MATERIAL FOR THIS TASK -
>> BEGIN

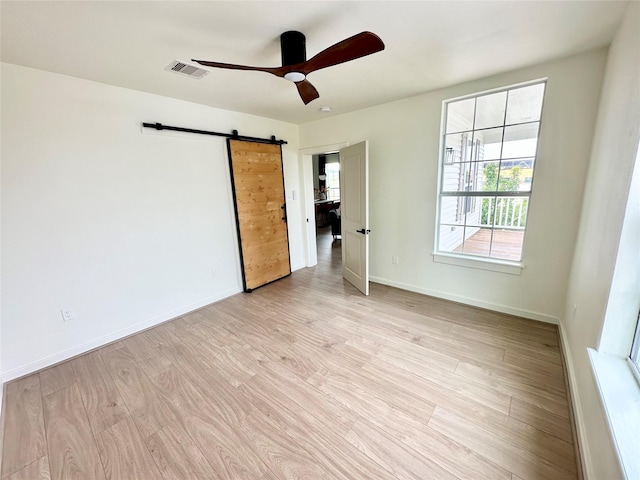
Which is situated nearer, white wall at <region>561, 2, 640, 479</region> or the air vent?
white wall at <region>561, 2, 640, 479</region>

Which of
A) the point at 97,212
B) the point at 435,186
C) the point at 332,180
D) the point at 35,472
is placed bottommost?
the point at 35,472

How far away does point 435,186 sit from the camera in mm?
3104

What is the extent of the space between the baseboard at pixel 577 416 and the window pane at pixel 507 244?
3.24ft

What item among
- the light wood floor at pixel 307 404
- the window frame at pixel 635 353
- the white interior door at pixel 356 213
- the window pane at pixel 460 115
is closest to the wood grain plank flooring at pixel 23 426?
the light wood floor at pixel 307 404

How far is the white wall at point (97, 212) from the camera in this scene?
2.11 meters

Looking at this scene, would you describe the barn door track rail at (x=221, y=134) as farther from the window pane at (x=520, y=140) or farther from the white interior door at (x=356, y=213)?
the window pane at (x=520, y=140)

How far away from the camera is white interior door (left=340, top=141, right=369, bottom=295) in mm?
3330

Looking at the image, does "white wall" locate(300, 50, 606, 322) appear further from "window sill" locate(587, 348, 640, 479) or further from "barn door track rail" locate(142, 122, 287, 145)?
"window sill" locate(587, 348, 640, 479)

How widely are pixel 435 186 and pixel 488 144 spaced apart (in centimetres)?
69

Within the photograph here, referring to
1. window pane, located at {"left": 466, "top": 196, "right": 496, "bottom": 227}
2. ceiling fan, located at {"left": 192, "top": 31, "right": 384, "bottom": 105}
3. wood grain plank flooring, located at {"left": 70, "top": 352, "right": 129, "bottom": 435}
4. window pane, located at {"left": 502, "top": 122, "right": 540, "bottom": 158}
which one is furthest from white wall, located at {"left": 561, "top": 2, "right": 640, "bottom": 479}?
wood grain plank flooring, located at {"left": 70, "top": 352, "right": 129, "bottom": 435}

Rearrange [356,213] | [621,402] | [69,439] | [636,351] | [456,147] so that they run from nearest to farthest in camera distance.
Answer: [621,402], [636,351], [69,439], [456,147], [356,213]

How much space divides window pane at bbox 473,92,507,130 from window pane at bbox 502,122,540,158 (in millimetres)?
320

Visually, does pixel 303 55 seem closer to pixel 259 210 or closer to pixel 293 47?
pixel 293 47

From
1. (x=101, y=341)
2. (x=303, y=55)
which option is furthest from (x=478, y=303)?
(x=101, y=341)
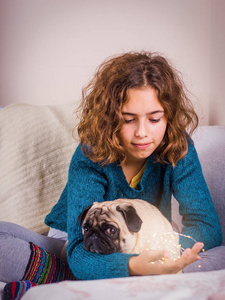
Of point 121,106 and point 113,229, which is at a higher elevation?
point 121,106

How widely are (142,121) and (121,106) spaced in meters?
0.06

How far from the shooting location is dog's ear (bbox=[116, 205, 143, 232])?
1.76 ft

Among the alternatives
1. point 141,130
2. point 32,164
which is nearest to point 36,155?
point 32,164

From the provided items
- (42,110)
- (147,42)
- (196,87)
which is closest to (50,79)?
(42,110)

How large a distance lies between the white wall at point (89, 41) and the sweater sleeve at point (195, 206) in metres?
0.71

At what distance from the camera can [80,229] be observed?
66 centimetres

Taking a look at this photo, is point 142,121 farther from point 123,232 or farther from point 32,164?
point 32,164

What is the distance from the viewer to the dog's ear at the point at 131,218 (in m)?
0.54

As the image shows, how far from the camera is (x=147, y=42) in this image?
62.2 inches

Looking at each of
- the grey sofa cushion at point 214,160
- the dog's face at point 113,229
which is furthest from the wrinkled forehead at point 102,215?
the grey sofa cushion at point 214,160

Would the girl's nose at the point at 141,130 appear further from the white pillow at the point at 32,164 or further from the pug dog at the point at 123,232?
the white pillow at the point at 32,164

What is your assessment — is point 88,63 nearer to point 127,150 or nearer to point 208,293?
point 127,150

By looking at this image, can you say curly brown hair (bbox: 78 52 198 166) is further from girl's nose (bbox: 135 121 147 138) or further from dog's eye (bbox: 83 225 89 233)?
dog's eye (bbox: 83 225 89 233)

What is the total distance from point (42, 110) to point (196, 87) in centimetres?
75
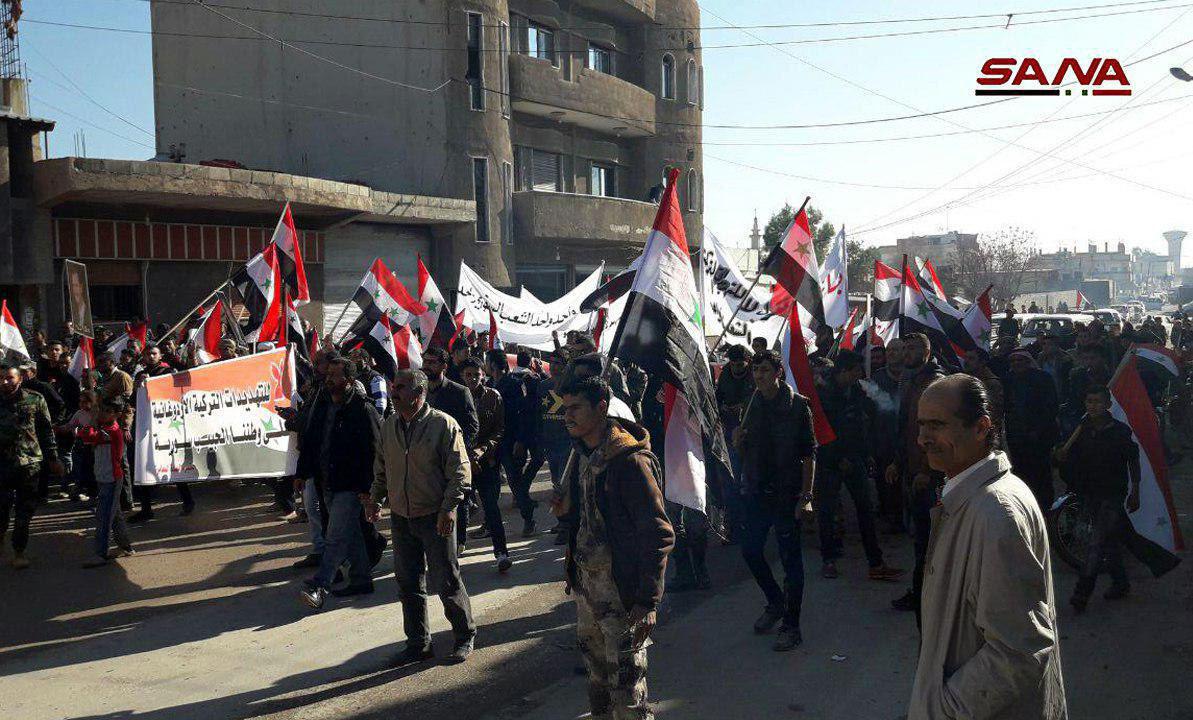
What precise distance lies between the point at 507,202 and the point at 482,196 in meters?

>> END

AIM OF THE EXERCISE - Rewrite the rows from the line containing "What is the total" through the end of the rows, replacing "distance" with "separation" and leaving everything else unchanged. Omit the pictures from your output.

TASK RESPONSE -
What is the total separation from point (42, 110) to point (196, 87) in centimetres?
75
What precise separation lies between the point at 507,202 and the point at 482,196 in meters?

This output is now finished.